TEXTE EXTRAIT:

> Interviews



Interview réalisée par mail le 24/10/06

Exilé à Lisbonne plus par envie que par la force des choses, Noah Lennox se voit aisément dans les Palais de la Sintra, traversant toutes les pièces en chantant son nouveau single " Bros ". Depuis le fantastique " Young Prayer " composé en réaction à la mort de son père, Noah est sorti de l’acoustique pour aller voir des contrées plus spychédéliques et plus pop. Gentiment il nous a accordé quelques minutes de son temps entre la finition de l’enregistrement de son nouvel album sous Panda Bear, et son esprit déjà tourné vers le nouveau Animal Collective. " Hey man what’s the problem ? ".

Noah tu vas sortir début décembre ton nouvel EP " Bro’s " sur Fat Cat. Il est dans la continuité de l’EP " Comfy In Nautica/I’m Not ", est ce à dire que l’album sera du même acabit, soit un disque de pop ?

EXERCICE:
Pouvez-vous recopier mot pour mot l'intégralité de l'entretien avec Noah Lennox ci-dessus ?

DONNÉES FOURNIES:

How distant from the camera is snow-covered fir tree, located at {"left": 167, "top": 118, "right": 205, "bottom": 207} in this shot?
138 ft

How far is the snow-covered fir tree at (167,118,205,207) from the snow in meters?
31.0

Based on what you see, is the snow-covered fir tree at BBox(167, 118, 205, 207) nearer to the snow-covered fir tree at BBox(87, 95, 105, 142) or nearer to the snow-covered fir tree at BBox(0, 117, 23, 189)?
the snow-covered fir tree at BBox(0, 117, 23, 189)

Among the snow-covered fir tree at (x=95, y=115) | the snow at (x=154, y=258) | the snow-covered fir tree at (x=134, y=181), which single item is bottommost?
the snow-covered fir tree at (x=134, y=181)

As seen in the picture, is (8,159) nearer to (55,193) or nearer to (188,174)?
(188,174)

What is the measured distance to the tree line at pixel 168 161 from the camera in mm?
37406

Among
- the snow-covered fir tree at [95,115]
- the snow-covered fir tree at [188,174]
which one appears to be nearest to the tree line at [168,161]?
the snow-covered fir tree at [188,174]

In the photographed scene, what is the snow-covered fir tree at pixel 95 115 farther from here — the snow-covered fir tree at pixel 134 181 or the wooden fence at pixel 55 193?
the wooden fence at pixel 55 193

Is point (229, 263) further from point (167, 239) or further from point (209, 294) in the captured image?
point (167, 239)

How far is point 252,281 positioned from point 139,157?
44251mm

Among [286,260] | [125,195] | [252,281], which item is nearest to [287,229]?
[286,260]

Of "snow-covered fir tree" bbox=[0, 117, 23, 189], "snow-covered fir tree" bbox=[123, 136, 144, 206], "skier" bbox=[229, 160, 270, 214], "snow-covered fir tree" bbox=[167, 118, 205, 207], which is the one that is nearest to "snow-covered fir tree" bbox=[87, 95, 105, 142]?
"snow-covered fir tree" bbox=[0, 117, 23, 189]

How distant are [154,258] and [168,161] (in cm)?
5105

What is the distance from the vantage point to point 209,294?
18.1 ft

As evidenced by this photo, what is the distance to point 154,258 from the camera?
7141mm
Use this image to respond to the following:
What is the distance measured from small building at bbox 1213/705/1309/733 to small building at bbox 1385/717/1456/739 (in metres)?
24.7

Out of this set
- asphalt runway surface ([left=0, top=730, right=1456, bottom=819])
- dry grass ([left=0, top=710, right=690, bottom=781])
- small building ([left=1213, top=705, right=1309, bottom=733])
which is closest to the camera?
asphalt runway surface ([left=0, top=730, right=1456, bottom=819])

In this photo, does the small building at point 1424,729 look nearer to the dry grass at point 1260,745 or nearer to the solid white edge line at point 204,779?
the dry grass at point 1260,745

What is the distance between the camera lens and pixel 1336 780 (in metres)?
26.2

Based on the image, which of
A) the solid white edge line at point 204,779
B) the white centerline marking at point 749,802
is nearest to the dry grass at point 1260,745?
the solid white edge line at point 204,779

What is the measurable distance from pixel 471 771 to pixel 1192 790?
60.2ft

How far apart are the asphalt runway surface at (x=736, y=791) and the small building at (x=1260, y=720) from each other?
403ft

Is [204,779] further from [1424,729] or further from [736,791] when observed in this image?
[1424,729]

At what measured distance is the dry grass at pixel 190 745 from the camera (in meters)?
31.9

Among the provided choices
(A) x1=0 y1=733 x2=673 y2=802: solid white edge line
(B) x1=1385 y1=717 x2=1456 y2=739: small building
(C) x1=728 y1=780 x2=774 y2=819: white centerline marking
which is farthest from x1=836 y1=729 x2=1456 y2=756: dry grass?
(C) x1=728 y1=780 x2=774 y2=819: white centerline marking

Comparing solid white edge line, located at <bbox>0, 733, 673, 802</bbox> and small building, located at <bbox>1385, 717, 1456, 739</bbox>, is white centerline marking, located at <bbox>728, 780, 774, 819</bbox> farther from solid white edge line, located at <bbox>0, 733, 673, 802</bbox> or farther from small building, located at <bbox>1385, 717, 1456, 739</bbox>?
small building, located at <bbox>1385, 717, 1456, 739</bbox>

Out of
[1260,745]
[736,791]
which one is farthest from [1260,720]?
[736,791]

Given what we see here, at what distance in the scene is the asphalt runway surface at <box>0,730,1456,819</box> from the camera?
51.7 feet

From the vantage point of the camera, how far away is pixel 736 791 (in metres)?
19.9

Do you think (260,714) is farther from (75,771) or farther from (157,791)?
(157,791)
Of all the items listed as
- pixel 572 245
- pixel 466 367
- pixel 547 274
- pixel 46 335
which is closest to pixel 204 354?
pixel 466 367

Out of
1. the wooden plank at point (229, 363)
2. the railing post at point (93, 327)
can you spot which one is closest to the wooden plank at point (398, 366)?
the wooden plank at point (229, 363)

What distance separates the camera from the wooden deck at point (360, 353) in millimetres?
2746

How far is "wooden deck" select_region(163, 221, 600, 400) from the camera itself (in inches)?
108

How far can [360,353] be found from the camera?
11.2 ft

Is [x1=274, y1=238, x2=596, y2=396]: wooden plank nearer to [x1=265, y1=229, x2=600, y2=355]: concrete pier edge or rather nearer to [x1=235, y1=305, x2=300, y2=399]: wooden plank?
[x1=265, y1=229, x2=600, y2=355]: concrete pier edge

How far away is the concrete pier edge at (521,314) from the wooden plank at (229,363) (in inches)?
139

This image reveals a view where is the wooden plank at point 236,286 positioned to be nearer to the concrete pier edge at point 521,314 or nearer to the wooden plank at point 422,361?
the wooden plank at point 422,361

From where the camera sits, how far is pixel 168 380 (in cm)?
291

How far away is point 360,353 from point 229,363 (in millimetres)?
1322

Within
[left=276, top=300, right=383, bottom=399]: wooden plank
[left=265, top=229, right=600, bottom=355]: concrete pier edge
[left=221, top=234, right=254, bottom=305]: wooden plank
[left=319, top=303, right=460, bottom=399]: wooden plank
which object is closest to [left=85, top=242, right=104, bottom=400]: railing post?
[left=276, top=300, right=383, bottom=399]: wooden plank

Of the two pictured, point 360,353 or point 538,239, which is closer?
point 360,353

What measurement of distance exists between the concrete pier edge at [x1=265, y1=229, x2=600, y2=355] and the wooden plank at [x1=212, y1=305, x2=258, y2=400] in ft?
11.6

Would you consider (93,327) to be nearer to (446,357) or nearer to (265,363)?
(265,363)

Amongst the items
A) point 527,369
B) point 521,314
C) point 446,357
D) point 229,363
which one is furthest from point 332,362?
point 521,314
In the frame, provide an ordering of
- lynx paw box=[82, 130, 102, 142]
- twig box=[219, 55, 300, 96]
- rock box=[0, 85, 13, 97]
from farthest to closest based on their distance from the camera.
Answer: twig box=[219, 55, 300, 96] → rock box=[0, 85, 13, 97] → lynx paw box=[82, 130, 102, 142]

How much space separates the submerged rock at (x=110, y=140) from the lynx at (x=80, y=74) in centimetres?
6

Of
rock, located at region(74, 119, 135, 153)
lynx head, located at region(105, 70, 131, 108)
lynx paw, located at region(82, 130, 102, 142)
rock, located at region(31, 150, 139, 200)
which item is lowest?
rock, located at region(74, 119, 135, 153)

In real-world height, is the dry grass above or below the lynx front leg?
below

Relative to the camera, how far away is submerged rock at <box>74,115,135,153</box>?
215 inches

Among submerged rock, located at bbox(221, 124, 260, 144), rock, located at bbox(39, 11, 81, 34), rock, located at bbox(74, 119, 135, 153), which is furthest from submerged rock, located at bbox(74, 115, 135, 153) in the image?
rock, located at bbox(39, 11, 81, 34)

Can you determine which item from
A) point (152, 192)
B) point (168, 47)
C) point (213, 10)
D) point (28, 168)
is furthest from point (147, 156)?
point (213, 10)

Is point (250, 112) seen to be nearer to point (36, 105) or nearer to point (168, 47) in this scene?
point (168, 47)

CORRIGÉ:
> Interviews



Interview réalisée par mail le 24/10/06

Exilé à Lisbonne plus par envie que par la force des choses, Noah Lennox se voit aisément dans les Palais de la Sintra, traversant toutes les pièces en chantant son nouveau single " Bros ". Depuis le fantastique " Young Prayer " composé en réaction à la mort de son père, Noah est sorti de l’acoustique pour aller voir des contrées plus spychédéliques et plus pop. Gentiment il nous a accordé quelques minutes de son temps entre la finition de l’enregistrement de son nouvel album sous Panda Bear, et son esprit déjà tourné vers le nouveau Animal Collective. " Hey man what’s the problem ? ".

Noah tu vas sortir début décembre ton nouvel EP " Bro’s " sur Fat Cat. Il est dans la continuité de l’EP " Comfy In Nautica/I’m Not ", est ce à dire que l’album sera du même acabit, soit un disque de pop ?